MemVerge harnesses Optane memory to make Apache Spark run faster

MemVerge a stealth-mode startup, based in Silicon Valley, is developing shared pools of external Optane DIMM memory to make Spark and similar applications run faster than servers with local drives.

The company outlined the technology at the SNIA’s Persistent Memory Summit in January2019 and you can download the slides and watch the video.

The presentation shows how storage and memory can be converged using Optane DIMMs to reduce data-intensive application run times. Of course it is a sneak preview, and MemVerge gives no clue when it could become a shippable product.

MemVerge presentation at SNIA Persistent Memory Summit

The idea is to cluster Spark Accelerators – servers containing a CPU, some DRAM and Optane DIMMs – to form a single virtual pool of memory which is accessed by application compute nodes (servers) in a Spark Cluster using an Ethernet switch.

Data is analysed by the Apache Spark engine using MemVerge’s PMEM Centric Elastic Spark data storage system (PMEM is Optane persistent memory).

Spark cluster nodes run the Tencent Spark application and MemVerge software. Spark accelerators store source data for the Spark Cluster nodes and also intermediate calculation results called Resilient Distributed Dataset (RDD) and Shuffle data.

Shuffle dance

Shuffling is a process of redistributing data needed by the Spark application cluster nodes. It can mean data has to move between different Spark application servers.

If the shuffle data is held in a single and external virtual pool it doesn’t have to actually move. It just gets remapped to a different server, which is much quicker than a data movement.

A Spark Accelerator cluster looks like this architecturally:

Individual accelerator nodes – called compute nodes in the diagram – use Optane DC Persistent Memory and standard DRAM. They present a pool of persistent memory through Spark adapters to the Spark accelerator nodes.
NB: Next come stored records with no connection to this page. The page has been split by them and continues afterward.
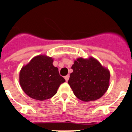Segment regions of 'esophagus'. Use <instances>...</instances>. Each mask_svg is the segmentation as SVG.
Wrapping results in <instances>:
<instances>
[{
    "label": "esophagus",
    "instance_id": "1",
    "mask_svg": "<svg viewBox=\"0 0 132 132\" xmlns=\"http://www.w3.org/2000/svg\"><path fill=\"white\" fill-rule=\"evenodd\" d=\"M65 81H67L69 80V75H66V76L65 77Z\"/></svg>",
    "mask_w": 132,
    "mask_h": 132
}]
</instances>
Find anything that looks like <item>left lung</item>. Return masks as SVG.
I'll list each match as a JSON object with an SVG mask.
<instances>
[{"instance_id":"8db88e82","label":"left lung","mask_w":132,"mask_h":132,"mask_svg":"<svg viewBox=\"0 0 132 132\" xmlns=\"http://www.w3.org/2000/svg\"><path fill=\"white\" fill-rule=\"evenodd\" d=\"M69 85L77 98L83 101H95L103 96L110 84V73L93 57L78 58L74 61Z\"/></svg>"}]
</instances>
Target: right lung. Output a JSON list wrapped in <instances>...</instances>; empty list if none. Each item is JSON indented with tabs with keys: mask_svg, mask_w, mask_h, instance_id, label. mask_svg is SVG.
<instances>
[{
	"mask_svg": "<svg viewBox=\"0 0 132 132\" xmlns=\"http://www.w3.org/2000/svg\"><path fill=\"white\" fill-rule=\"evenodd\" d=\"M52 57L38 55L23 66L19 74V82L24 93L30 97L43 101L52 97L65 79L53 65Z\"/></svg>",
	"mask_w": 132,
	"mask_h": 132,
	"instance_id": "1",
	"label": "right lung"
}]
</instances>
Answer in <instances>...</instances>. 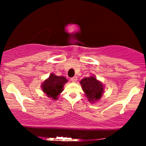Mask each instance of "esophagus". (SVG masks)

Each accelerator node has 12 x Optane DIMMs:

Accelerator node Optane DIMMs

That number fits the 2-socket Cascade Lake AP Optane DIMM server configuration we are already familiar with.

Times table

Yue Li

In response to an audience question at the Summit, the MemVerge presenter, co-founder Yue Li, declined to say if the Spark cluster nodes accessed the accelerator nodes using RDMA. Blocks & Files thinks the company uses an RDMA-class access method to enable the accelerator to out-speed local drives in the cluster nodes.

Yue Li gave three performance examples in his presentation. First, a HiBench wordcount time run, with a 610GB data set, took 10 minutes using a 5-node Spark cluster with local SSDs while the PMEM-based Spark accelerator node took 2.2 minutes.
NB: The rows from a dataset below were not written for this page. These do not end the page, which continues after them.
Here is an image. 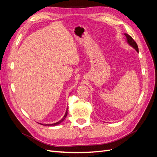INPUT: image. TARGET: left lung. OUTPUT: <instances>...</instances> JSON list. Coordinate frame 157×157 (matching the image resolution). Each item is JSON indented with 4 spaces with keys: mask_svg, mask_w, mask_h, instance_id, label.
<instances>
[{
    "mask_svg": "<svg viewBox=\"0 0 157 157\" xmlns=\"http://www.w3.org/2000/svg\"><path fill=\"white\" fill-rule=\"evenodd\" d=\"M124 35L126 36V40H127V42L128 44H129V45H130L132 47H133L137 52H139V50H138V46H137V44H136V42L134 41V40L132 39V36H130L129 35L126 34V33H125Z\"/></svg>",
    "mask_w": 157,
    "mask_h": 157,
    "instance_id": "1",
    "label": "left lung"
}]
</instances>
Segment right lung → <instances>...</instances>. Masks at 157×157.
<instances>
[{
    "label": "right lung",
    "mask_w": 157,
    "mask_h": 157,
    "mask_svg": "<svg viewBox=\"0 0 157 157\" xmlns=\"http://www.w3.org/2000/svg\"><path fill=\"white\" fill-rule=\"evenodd\" d=\"M67 116V111H66V112H65V115H64V117H63V118L61 120H60L59 121H58V122H56V123H54V124H40V123H39V124H42V125H44V126H56V125H58V124H60L61 122H62L64 120H65V118H66V117Z\"/></svg>",
    "instance_id": "add662e5"
}]
</instances>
Second, persisting RDD data to a local hard drive took roughly a third longer than putting it in the remote PMEM pool formed by the Spark accelerators.

Third, shuffling data was also faster with the remote PMEM than local disk drives.

Asked why not simply put Optane drives in the Spark Cluster nodes, Yue Li said there could be a 1,000 or more such nodes, which makes it expensive and challenging. It is simpler and less expensive to build a single shared external PMEM resource, he said.

MemVerge is developing its technology with Intel’s help and in partnership with ecommerce powerhouse Tencent which has a Cloud Data Warehouse.